Life is interconnected and so are the topics on this blog. It might be cooking and gardening one day, yoga the next, knitting and sewing, or hiking and then bird watching followed by recycling or composting. They are the parts that bring humble joy to my life of voluntary simplicity in Montana.

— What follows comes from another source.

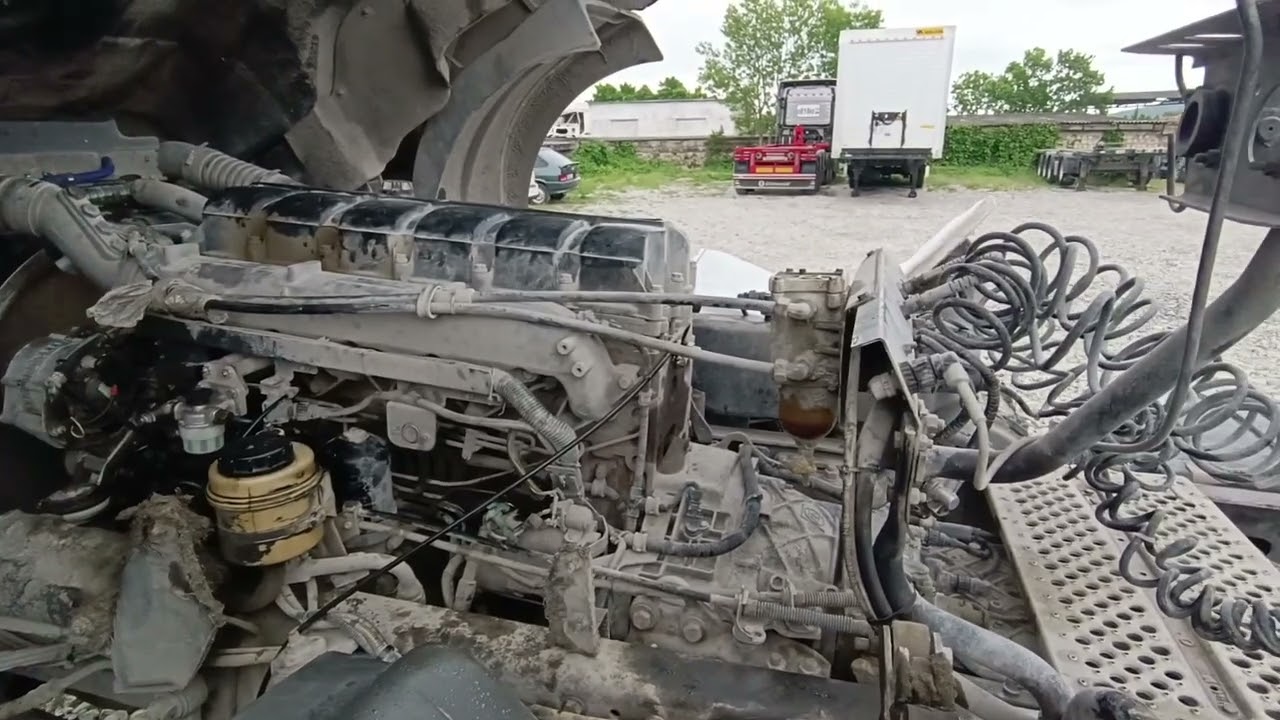 Renault Premium 420 dci, проблемы по топливной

I had been having a real hankering for sloppy joes. It had been a really long time since I'd had this classic, family favorite. Now that the tomatoes are coming in I decided to make up a batch using the last bit of tomato sauce leftover from making that best-pizza-of-my-life I was going on about. I also tried out a new recipe for buns that I found in a Mennonite cookbook. They were surprisingly like my grandmother's. Not as good of course because, I mean, its Grandma we're talking about! But, still they turned out with a taste and texture that strongly reminded me of the countless wheat rolls I've eaten from my grandmother's kitchen. It was nice.
Pinto Bean Sloppy Joes
3 cups pinto beans, cooked
1 medium onion, diced
1 sweet pepper, diced
1 cup tomato sauce
3 t brown sugar
3 t vinegar
2 T ketchup
1 1/2 T chili powder
Process pinto beans in a food processor until they are partially chopped up. You are making bean burger so that is the consistency you are looking for.

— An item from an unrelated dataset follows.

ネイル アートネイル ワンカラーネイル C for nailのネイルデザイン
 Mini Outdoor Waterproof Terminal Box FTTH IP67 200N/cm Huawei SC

Saute the onion and pepper, in oil, over medium heat until tender.
Add all remaining ingredients and mix well. Allow the whole mixture to get thoroughly heated.
Serve on buns.
Mennonite Wheat Buns
1 t sugar
1/3 C warm water
4 1/2 t yeast
1 C soymilk
1/2 t salt
1/4 C butter
3-4 C wheat flour
Dissolve sugar in warm water in a large bowl.
Add yeast and stir.
Combine milk, salt, and butter in a saucepan and heat until warm.
Add the milk mixture to the bowl containing yeast.
Add flour and mix.
Turn out the dough onto a floured surface and knead for about 10 minutes.
Cover with a towel and let rise for about 30 minutes.
Knead again a few times and then shape rolls. It helps both stickiness and softness of you put a dab of olive oil on your hands as needed while forming the rolls. I form my rolls using what I think of as the pinch and tuck method. Tear off a chunk of dough and shape each into a ball, pulling edges to the underside of the roll to make a smooth top.
Place each roll on a baking stone or lightly greased baking sheet.
Let rise again for about 45 minutes or until doubled in size. Bake for 20 minutes at 375 degrees F.